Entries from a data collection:
──────────

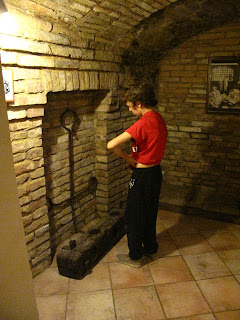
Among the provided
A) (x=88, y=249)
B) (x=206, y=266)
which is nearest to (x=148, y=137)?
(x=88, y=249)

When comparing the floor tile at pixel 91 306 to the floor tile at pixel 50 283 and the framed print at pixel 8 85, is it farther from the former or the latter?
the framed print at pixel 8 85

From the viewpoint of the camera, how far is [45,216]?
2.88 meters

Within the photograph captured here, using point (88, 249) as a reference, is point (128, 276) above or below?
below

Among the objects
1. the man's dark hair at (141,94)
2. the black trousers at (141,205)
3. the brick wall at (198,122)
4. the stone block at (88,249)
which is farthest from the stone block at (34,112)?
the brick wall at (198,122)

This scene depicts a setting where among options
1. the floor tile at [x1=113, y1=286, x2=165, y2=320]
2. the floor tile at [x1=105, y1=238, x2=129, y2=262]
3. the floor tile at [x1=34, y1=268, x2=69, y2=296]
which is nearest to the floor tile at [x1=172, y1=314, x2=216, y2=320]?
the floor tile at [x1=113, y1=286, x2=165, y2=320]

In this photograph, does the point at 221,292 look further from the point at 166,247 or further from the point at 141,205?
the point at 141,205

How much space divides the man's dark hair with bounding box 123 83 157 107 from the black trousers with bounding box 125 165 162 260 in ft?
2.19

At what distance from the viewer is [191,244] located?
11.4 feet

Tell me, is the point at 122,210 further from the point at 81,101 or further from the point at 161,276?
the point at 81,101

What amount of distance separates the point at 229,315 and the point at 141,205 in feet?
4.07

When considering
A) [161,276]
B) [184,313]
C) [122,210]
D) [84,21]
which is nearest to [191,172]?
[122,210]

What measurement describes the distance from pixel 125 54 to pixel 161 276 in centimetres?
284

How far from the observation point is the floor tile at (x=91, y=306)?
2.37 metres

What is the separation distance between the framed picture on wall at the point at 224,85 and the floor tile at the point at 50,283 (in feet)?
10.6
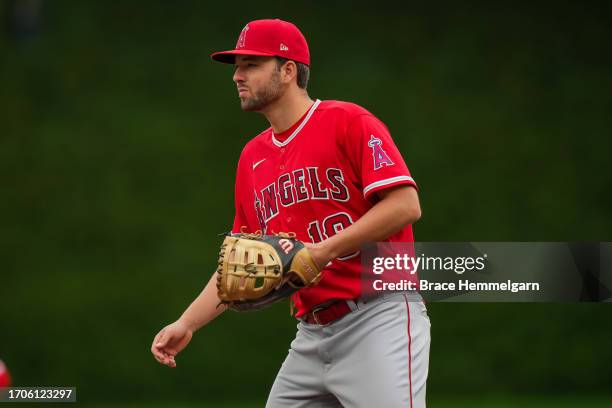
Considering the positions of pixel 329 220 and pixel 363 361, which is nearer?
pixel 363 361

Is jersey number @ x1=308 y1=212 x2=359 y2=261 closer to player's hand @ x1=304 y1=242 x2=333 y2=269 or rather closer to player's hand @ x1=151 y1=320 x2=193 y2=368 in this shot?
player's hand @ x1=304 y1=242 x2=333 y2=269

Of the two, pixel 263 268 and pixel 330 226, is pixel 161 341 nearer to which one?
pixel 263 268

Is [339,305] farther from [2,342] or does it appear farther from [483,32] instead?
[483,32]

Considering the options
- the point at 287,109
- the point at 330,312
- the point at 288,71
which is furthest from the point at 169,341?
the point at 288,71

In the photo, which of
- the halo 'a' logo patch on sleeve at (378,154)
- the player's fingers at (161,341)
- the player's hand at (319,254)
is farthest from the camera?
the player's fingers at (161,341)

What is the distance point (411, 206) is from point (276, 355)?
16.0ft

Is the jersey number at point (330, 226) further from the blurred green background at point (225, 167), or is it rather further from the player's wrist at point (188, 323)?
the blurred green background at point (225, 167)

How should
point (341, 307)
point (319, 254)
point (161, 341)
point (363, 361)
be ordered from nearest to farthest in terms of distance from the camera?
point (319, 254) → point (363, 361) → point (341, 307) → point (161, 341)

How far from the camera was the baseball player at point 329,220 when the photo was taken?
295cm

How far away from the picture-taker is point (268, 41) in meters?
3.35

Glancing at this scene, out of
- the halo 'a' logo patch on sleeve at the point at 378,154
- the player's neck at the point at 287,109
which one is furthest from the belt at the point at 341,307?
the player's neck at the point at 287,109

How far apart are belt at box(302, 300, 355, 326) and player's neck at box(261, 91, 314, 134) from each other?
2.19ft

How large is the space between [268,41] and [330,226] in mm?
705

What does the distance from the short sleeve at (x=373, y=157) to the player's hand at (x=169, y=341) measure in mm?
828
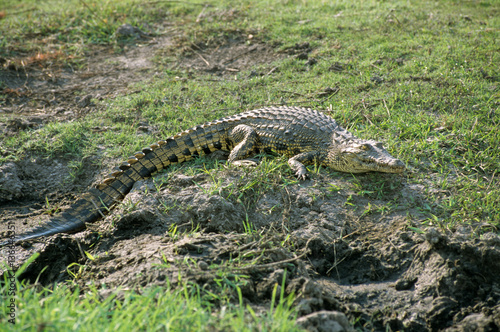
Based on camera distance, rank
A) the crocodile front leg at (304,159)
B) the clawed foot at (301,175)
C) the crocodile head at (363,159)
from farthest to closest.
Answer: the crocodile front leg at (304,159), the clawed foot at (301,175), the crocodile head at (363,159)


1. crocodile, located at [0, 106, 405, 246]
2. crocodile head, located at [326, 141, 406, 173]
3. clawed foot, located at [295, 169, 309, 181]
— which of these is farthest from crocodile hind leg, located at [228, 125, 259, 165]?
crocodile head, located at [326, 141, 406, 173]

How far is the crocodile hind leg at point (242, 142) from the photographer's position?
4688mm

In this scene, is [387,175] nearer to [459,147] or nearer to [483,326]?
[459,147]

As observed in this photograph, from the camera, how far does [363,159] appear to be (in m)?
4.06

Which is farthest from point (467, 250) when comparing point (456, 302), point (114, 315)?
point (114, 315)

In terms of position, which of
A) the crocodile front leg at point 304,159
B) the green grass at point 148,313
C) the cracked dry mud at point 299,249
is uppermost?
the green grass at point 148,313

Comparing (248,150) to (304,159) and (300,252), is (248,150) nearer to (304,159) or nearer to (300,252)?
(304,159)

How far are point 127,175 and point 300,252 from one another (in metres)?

──────────

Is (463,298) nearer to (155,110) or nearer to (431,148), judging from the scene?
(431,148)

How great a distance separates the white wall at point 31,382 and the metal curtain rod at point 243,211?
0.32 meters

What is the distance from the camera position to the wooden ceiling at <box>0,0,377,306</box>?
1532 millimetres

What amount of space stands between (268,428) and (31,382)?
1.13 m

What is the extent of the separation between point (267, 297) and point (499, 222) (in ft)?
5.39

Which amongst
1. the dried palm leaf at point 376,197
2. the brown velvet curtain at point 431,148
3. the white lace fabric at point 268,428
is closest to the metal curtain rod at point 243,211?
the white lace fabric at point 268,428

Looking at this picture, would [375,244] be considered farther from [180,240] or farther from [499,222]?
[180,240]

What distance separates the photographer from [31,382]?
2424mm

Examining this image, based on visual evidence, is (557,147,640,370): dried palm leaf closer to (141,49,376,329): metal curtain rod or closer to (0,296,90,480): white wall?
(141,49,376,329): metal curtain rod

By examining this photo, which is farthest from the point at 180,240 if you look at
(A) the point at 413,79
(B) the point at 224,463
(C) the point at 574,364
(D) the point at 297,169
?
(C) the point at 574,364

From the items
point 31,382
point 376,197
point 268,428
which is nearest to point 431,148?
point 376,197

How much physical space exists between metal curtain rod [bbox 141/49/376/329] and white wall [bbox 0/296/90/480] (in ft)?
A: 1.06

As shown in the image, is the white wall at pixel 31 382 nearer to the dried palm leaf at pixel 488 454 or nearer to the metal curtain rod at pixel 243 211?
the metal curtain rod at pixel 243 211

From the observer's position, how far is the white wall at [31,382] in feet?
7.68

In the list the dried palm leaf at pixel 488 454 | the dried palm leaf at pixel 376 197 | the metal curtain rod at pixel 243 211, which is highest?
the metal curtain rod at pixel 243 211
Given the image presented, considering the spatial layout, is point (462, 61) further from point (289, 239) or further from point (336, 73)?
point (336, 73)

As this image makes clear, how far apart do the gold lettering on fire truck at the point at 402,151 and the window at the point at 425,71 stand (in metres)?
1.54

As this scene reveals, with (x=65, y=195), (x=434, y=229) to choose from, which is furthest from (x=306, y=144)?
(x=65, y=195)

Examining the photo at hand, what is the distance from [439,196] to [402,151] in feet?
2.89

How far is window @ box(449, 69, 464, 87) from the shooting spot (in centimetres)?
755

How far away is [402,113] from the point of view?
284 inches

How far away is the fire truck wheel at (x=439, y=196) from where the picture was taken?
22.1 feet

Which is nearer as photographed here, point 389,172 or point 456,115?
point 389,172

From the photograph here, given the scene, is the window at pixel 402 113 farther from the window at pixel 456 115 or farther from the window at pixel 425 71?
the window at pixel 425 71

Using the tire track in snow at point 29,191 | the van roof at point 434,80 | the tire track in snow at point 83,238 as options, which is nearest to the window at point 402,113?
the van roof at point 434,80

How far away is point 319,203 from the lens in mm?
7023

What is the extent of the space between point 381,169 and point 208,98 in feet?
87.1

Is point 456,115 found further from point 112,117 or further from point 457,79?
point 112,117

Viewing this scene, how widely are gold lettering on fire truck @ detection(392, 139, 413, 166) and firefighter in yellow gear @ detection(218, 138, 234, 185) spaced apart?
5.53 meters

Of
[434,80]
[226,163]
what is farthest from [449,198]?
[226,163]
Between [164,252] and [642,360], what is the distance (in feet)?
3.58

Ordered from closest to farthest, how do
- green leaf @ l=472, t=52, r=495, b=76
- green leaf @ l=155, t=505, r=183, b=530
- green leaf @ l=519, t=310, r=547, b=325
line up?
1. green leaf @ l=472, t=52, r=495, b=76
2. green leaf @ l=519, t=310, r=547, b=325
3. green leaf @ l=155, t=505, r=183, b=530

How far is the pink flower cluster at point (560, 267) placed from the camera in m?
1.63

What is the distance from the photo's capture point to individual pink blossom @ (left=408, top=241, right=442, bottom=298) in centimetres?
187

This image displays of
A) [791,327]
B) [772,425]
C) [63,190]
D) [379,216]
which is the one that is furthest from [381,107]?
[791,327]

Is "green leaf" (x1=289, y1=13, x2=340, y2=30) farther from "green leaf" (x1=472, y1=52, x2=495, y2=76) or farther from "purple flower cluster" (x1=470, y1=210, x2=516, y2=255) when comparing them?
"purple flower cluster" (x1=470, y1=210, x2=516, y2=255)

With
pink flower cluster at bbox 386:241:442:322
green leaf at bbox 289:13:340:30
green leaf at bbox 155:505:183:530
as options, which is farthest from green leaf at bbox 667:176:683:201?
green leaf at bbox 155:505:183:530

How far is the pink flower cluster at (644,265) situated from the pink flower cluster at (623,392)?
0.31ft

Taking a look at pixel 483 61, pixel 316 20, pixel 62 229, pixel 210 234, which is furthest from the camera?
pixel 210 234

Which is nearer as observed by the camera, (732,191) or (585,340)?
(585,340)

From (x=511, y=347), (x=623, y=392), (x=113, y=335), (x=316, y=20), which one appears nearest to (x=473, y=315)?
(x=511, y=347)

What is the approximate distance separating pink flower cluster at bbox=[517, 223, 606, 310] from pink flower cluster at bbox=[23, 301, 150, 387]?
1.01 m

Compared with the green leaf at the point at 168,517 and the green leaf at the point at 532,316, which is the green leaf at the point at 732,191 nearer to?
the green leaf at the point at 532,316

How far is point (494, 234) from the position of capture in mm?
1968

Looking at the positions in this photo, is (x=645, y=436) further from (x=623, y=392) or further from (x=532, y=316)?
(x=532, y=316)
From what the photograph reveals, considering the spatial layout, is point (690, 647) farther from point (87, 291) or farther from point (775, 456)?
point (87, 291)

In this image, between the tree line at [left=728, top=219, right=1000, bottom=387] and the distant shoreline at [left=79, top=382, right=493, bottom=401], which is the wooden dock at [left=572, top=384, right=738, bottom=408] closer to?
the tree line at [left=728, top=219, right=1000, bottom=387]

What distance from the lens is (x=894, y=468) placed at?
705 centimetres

──────────

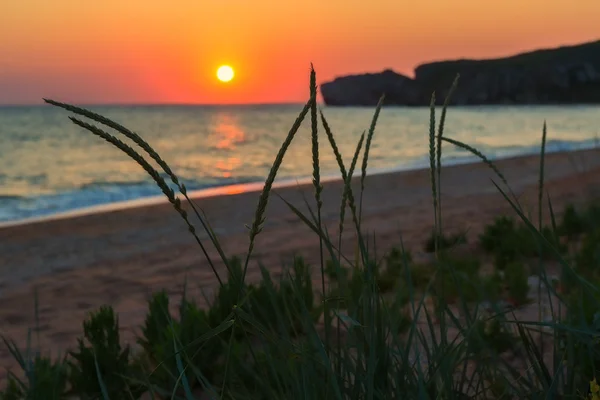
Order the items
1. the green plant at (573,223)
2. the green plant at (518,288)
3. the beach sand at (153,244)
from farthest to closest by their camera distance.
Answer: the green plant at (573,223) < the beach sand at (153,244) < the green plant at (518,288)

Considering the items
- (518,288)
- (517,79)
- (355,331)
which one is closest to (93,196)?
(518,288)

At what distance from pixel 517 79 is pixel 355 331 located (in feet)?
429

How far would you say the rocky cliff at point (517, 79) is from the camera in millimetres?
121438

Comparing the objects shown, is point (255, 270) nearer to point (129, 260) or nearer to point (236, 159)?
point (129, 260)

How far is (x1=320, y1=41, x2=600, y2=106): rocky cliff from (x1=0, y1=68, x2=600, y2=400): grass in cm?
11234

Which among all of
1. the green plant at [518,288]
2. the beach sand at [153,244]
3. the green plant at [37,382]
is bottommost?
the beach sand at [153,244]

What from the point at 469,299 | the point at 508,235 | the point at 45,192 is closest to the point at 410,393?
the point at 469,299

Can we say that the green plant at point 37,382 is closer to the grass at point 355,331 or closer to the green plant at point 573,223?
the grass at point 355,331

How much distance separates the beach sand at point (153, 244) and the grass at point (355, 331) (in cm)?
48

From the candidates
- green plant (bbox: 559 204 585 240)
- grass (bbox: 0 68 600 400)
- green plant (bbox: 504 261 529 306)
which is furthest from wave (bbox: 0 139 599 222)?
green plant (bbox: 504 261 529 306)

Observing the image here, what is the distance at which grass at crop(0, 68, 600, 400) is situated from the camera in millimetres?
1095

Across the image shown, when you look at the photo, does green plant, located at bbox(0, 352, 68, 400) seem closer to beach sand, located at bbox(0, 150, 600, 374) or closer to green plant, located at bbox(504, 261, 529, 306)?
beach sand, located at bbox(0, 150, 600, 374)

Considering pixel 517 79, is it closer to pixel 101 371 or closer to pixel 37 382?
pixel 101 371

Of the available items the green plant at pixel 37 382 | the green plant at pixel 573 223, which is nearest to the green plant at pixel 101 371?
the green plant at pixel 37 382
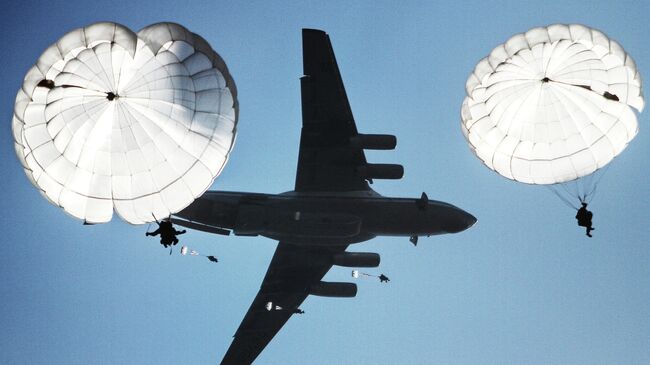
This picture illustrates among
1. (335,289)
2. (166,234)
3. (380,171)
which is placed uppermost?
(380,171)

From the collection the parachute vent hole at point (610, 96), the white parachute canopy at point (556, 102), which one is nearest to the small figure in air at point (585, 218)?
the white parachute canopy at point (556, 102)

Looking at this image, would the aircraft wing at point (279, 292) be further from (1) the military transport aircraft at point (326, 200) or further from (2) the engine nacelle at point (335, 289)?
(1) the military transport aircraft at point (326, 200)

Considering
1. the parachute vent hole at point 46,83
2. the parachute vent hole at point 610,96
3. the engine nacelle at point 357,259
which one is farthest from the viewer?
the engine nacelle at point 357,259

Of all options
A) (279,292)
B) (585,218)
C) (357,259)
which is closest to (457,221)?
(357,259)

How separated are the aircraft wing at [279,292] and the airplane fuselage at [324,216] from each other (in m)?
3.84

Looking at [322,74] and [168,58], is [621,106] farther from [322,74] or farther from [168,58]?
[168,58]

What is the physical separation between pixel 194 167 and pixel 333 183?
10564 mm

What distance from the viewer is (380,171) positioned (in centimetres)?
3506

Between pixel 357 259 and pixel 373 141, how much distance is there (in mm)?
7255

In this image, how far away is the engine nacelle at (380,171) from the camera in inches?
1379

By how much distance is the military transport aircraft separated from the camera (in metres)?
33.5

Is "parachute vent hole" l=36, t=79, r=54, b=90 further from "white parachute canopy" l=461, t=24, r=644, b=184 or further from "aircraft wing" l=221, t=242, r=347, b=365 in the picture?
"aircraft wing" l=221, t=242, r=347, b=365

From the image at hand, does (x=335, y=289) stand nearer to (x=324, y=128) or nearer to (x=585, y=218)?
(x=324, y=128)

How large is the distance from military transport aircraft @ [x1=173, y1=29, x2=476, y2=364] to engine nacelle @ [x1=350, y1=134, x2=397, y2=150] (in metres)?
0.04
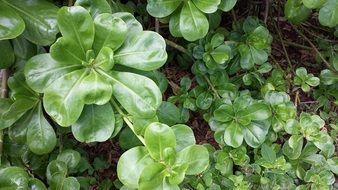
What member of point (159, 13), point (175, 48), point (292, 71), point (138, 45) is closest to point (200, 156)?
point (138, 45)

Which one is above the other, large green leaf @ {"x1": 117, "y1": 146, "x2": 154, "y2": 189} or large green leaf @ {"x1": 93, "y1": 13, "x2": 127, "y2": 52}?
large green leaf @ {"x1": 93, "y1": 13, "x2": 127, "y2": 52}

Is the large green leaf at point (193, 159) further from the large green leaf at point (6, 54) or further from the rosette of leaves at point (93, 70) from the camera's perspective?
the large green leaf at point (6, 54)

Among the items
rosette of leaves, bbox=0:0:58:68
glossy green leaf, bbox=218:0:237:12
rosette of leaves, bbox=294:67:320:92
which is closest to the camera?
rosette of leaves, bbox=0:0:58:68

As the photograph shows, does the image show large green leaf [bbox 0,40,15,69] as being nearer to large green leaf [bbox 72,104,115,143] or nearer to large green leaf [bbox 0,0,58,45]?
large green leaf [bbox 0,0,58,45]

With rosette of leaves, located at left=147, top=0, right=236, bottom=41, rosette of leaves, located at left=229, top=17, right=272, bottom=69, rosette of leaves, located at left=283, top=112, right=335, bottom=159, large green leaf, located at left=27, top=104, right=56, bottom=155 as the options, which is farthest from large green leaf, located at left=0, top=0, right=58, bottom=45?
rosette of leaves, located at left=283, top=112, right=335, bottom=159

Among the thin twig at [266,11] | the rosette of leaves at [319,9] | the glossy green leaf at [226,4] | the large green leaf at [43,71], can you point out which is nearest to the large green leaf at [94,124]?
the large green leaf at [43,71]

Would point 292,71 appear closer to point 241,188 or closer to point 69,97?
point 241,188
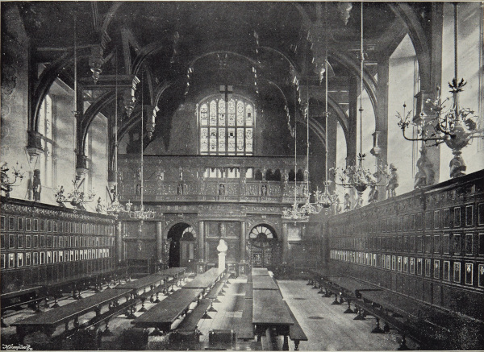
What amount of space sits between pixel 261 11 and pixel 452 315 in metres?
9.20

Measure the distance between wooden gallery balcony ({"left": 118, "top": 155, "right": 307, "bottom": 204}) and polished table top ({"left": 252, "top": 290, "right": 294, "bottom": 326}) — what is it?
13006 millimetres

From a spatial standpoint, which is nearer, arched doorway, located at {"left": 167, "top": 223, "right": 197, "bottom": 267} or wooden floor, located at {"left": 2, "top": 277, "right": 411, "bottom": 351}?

──────────

(Exercise instructions):
Show every line of the entries above that contains the word "neck".

(Exercise output):
- the player's neck at the point at 287,109
the player's neck at the point at 287,109
How far apart are belt at box(302, 300, 355, 326) and player's neck at box(261, 91, 314, 134) from each other?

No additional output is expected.